**Problem to work on**.
Write out every item below word for word.

(Records from a spatial question set)
+---+

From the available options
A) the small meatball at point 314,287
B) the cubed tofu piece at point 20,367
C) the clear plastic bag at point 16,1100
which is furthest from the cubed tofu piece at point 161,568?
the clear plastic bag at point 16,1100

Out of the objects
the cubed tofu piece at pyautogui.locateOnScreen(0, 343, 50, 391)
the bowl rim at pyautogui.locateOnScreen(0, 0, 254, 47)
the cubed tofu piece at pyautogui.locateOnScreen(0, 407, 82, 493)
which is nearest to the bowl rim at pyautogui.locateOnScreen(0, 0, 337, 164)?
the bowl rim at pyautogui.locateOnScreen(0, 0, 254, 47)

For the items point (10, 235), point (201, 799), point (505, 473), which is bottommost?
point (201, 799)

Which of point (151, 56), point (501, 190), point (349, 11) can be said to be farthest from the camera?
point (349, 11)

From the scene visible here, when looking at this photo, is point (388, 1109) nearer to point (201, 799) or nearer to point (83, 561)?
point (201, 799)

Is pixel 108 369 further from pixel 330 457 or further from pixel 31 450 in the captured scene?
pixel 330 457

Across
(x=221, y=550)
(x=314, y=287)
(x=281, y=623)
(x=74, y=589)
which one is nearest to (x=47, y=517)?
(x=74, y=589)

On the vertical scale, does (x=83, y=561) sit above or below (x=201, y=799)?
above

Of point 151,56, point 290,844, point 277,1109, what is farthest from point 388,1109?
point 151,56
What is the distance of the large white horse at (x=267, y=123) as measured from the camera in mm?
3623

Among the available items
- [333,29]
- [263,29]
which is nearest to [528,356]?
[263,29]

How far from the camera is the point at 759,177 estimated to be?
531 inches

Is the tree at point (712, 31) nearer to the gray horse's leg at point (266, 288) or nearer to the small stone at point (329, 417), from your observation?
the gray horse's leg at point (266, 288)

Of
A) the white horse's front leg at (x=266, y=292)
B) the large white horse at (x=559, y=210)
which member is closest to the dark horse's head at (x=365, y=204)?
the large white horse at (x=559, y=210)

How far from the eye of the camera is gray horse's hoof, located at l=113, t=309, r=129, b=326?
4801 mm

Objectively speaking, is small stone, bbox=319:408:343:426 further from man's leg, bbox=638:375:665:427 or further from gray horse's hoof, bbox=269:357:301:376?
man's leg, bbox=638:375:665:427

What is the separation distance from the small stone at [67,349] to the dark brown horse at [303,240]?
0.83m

+---+

**The response**.
From the available options
A) the small meatball at point 314,287
B) the cubed tofu piece at point 20,367
C) the clear plastic bag at point 16,1100
which is furthest from the cubed tofu piece at point 161,568?
the clear plastic bag at point 16,1100

Out of the objects
the cubed tofu piece at pyautogui.locateOnScreen(0, 343, 50, 391)
the bowl rim at pyautogui.locateOnScreen(0, 0, 254, 47)
the cubed tofu piece at pyautogui.locateOnScreen(0, 407, 82, 493)
which is nearest to the bowl rim at pyautogui.locateOnScreen(0, 0, 337, 164)?
the bowl rim at pyautogui.locateOnScreen(0, 0, 254, 47)

For the items point (10, 235), point (201, 799), point (505, 473), which is bottommost?
point (201, 799)

Which of point (151, 56), point (501, 190), point (349, 11) can be said to be farthest from the camera?
point (349, 11)

From the scene visible here, when looking at this photo, is point (388, 1109) nearer to point (201, 799) or nearer to point (83, 561)?
point (201, 799)

Is pixel 108 369 further from pixel 330 457 or further from pixel 31 450 in the captured scene?
pixel 330 457

Across
(x=221, y=550)
(x=314, y=287)
(x=281, y=623)
(x=74, y=589)
which one is nearest to (x=47, y=517)?
(x=74, y=589)

On the vertical scale, does (x=83, y=561) sit above or below (x=201, y=799)?
above

Of point 151,56, point 290,844, point 277,1109, what is farthest from point 388,1109?
point 151,56
What is the distance of the large white horse at (x=267, y=123) as measured from the camera in mm?
3623

Among the available items
- [333,29]
- [263,29]
which is nearest to [528,356]?
[263,29]

How far from the camera is the point at 759,177 estimated to be?
531 inches

Is the tree at point (712, 31) nearer to the gray horse's leg at point (266, 288) or nearer to the small stone at point (329, 417), from your observation?
the gray horse's leg at point (266, 288)

Of
A) the white horse's front leg at (x=266, y=292)
B) the large white horse at (x=559, y=210)
which member is closest to the dark horse's head at (x=365, y=204)?
the large white horse at (x=559, y=210)

How far from the eye of the camera is gray horse's hoof, located at l=113, t=309, r=129, b=326?
4801 mm

Objectively speaking, is small stone, bbox=319:408:343:426 further from man's leg, bbox=638:375:665:427 or further from gray horse's hoof, bbox=269:357:301:376?
man's leg, bbox=638:375:665:427

What is the separation distance from the small stone at [67,349] to the dark brown horse at [303,240]?
0.83m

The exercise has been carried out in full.